Gather every line of the records below that contains the word "nearest", and copy each one out in full.

(Stored records)

------------------------------------------------------------

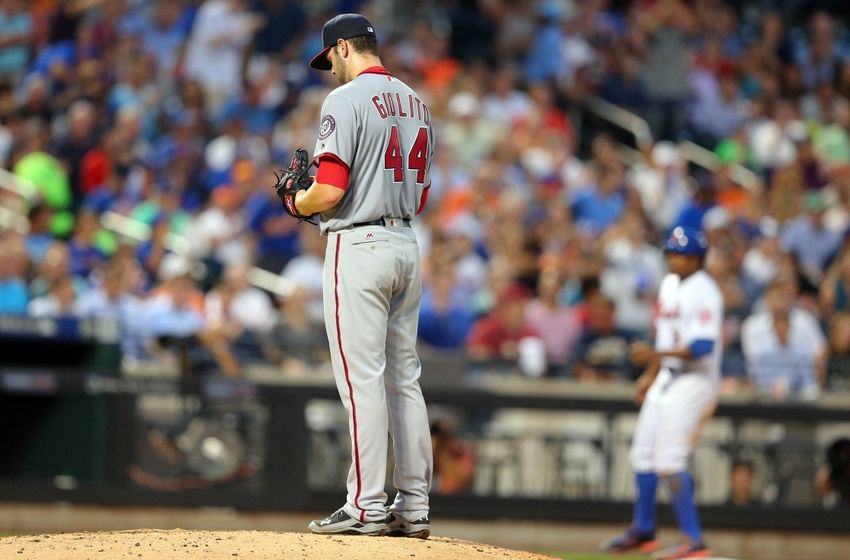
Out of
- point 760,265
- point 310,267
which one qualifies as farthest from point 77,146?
point 760,265

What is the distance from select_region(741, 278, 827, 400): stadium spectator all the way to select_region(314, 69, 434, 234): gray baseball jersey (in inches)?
246

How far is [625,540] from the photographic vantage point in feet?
31.7

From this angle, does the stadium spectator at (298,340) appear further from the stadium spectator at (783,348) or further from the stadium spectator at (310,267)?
the stadium spectator at (783,348)

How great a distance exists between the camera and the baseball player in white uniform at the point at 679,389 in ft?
31.2

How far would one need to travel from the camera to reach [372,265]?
641 centimetres

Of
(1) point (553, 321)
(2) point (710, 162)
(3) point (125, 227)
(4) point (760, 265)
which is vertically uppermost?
(2) point (710, 162)

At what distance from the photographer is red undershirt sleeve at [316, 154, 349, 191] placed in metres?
6.32

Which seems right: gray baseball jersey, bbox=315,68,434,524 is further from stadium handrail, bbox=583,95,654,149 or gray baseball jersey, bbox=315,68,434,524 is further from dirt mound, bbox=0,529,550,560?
stadium handrail, bbox=583,95,654,149

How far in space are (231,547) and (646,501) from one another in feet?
13.5

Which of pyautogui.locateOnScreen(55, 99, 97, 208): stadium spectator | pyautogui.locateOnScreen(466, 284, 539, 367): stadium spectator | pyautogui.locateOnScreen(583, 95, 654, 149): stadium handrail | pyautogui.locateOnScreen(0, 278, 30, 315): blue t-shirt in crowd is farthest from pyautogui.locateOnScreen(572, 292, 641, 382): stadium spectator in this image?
pyautogui.locateOnScreen(55, 99, 97, 208): stadium spectator

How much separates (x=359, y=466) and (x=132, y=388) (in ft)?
17.3

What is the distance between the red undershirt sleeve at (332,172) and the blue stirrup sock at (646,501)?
411cm

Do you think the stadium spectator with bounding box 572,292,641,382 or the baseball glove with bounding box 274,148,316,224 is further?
the stadium spectator with bounding box 572,292,641,382

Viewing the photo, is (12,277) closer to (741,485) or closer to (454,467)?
(454,467)
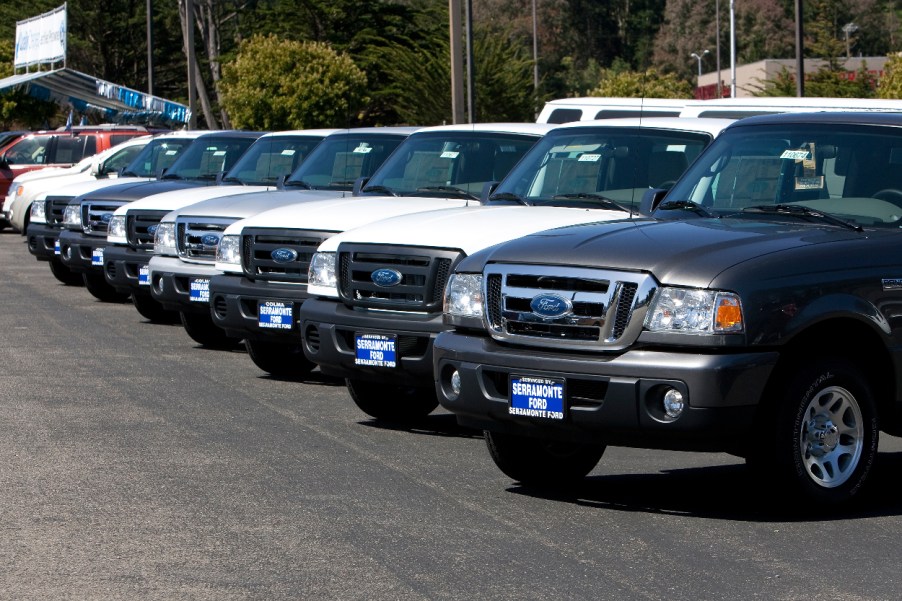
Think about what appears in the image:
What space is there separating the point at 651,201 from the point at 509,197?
226 cm

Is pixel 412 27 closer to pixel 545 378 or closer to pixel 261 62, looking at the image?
pixel 261 62

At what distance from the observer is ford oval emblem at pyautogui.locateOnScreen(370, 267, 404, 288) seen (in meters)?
9.94

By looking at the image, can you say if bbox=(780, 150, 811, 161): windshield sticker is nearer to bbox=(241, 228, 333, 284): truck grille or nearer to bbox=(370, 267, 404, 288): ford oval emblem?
bbox=(370, 267, 404, 288): ford oval emblem

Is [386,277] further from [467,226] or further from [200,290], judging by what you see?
[200,290]

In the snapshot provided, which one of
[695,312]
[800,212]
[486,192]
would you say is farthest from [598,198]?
[695,312]

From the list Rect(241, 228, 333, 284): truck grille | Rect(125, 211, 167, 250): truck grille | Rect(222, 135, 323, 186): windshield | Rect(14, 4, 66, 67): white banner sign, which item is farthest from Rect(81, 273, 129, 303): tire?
Rect(14, 4, 66, 67): white banner sign

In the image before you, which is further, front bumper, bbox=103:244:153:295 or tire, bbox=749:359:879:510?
front bumper, bbox=103:244:153:295

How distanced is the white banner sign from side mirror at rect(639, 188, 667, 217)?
42221 millimetres

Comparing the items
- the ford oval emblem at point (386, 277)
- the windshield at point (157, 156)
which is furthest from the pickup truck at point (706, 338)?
the windshield at point (157, 156)

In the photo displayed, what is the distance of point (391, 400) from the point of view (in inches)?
420

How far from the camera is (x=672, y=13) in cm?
10275

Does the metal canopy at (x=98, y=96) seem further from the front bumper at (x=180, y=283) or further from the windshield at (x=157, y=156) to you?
the front bumper at (x=180, y=283)

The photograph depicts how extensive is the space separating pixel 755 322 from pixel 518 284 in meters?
1.18

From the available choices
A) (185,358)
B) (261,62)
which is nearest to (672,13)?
(261,62)
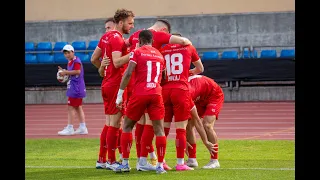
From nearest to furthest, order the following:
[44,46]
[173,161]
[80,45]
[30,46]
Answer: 1. [173,161]
2. [80,45]
3. [44,46]
4. [30,46]

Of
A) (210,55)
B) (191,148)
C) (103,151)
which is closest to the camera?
(103,151)

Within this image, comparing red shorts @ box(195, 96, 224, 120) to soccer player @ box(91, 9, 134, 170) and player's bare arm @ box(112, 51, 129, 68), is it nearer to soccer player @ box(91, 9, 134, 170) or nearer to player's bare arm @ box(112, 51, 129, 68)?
soccer player @ box(91, 9, 134, 170)

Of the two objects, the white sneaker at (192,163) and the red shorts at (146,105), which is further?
the white sneaker at (192,163)

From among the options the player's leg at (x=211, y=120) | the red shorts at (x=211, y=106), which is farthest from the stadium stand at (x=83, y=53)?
the player's leg at (x=211, y=120)

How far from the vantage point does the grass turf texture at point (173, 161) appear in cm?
1005

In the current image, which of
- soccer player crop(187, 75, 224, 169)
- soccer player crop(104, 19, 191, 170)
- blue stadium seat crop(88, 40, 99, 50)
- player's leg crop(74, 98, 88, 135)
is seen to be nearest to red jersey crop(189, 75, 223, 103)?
soccer player crop(187, 75, 224, 169)

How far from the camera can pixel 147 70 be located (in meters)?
10.2

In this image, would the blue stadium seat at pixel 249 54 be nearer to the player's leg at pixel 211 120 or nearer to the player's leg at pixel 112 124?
the player's leg at pixel 211 120

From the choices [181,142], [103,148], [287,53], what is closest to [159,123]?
[181,142]

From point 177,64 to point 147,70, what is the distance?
2.67ft

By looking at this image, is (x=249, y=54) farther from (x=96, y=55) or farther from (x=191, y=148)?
(x=96, y=55)

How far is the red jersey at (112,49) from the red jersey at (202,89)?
127 centimetres

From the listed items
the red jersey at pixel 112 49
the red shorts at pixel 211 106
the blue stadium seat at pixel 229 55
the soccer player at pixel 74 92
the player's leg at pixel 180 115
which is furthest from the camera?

------------------------------------------------------------

> **SOLUTION TO THIS PROBLEM**
which is nearest to (672,13)?
From nearest to furthest, order the following:
is seen to be nearest to red jersey crop(189, 75, 223, 103)?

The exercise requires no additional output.